21: ◆U.8lOt6xMsuG[sage saga]
2017/11/02(木) 01:56:46.48 ID:VDLHcmoz0
◆◇◆
私が玄関に座り込んでから、どれくらいの時間が経ったのだろう。
簡単なスリッパを履いただけの足先がどんどん冷えていくのが体験できる。でも、それ以上に顔が火照っていて熱い。

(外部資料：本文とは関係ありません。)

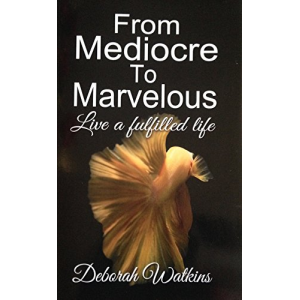 From Mediocre to Marvelous Live a Fulfilled Life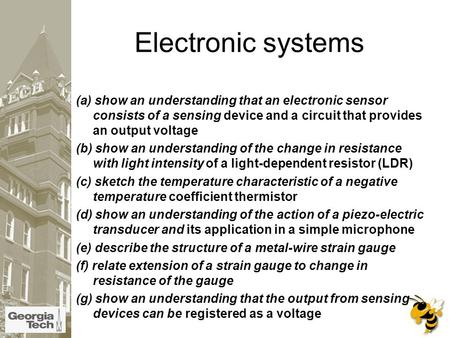 Electronic systems (a) show an understanding that an electronic sensor consists of a sensing device and a circuit that provides an output voltage (b) show.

その間にも、彼から浴びせられた言葉の数々は、止まることなく私の脳内を駆け巡り、全身を支配し、息を荒くさせる。
マフラーに顔を埋めて、呼吸を整えようとしても、それは無駄に終わってしまう。鼓膜の中で、血流が忙しく騒ぐ。心臓の音は、彼にキスをねだったときよりもうるさい。
不意打ち。
まさしく不意打ちだった。彼の言葉は、一瞬で私の考えていた事を真っ白にして、そしてまた一瞬で思考全てを彼一色に書き換えた。
言葉に出せてこなかった彼への三年分の思いが、私の中から湧いて出てくる。変わることなかった一つの彼への認識を、強く再確認させられる。
ずっとしゃがみ込むわけにはいかないと、それからまたしばらくして思い立ち上がり、それでもどうすればいいか分からず家の中をうろうろとしていると、いつのまにかいつも使っている化粧台の前に座り込んでいた。
鏡に映り込んだ顔は、耳までお気に入りのマフラーと同じ色をしていた。